- Ližnjan Municipality Općina Ližnjan - Comune di Lisignano
- Flag
- Location of Ližnjan municipality in Istria
- Interactive map of Ližnjan
- Ližnjan Location within Croatia
- Coordinates: 44°50′N 13°57′E﻿ / ﻿44.833°N 13.950°E
- Country: Croatia
- County: Istria County

Government
- • Mayor: Marko Ravnić

Area
- • Municipality: 68.1 km^{2} (26.3 sq mi)
- • Urban: 10.6 km^{2} (4.1 sq mi)

Population (2021)
- • Municipality: 4,087
- • Density: 60.0/km^{2} (155/sq mi)
- • Urban: 1,445
- • Urban density: 136/km^{2} (353/sq mi)
- Time zone: UTC+1 (CET)
- • Summer (DST): UTC+2 (CEST)
- Postal code: 52100 Pula
- Area code: 052
- Website: liznjan.hr

= Ližnjan =

Ližnjan (Lisignano) is a village and municipality in Istria, Croatia, known for its high biodiversity.

There is a small church named Crkva Majke Božje od Kuj that dates back to the 17th century but was built on ancient foundations. It has a glass floor with an ornamental painting underneath. Importantly, the municipality also includes the remains of the ancient city of Nesactium, built by the ancient Histri.

==Demographics==
According to the 2021 census, its population was 4,087, with 1,445 living in the town proper. It was 3,965 in 2011.

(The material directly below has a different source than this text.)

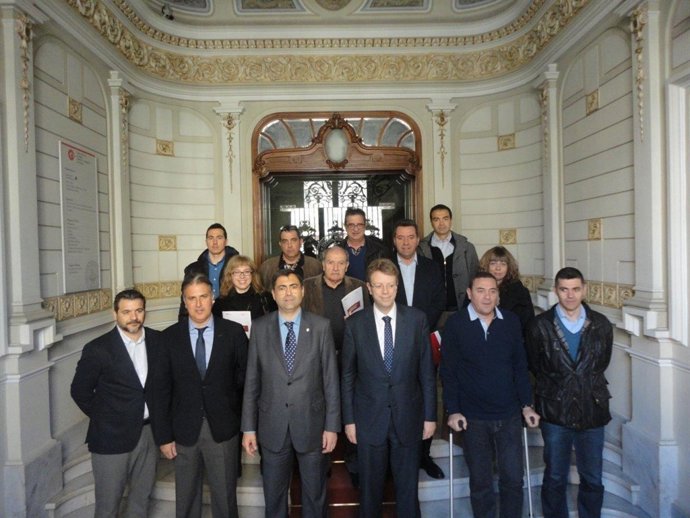 Programa de internacionalización de empresas de Tortosa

The municipality consists of the following settlements:
- Jadreški, population 537
- Ližnjan, population 1,445
- Muntić, population 325
- Šišan, population 1,007
- Valtura, population 773

==Sport==
Ližnjan has a football team named Liznjan. They came first in the 2 league and now they are fighting for progress.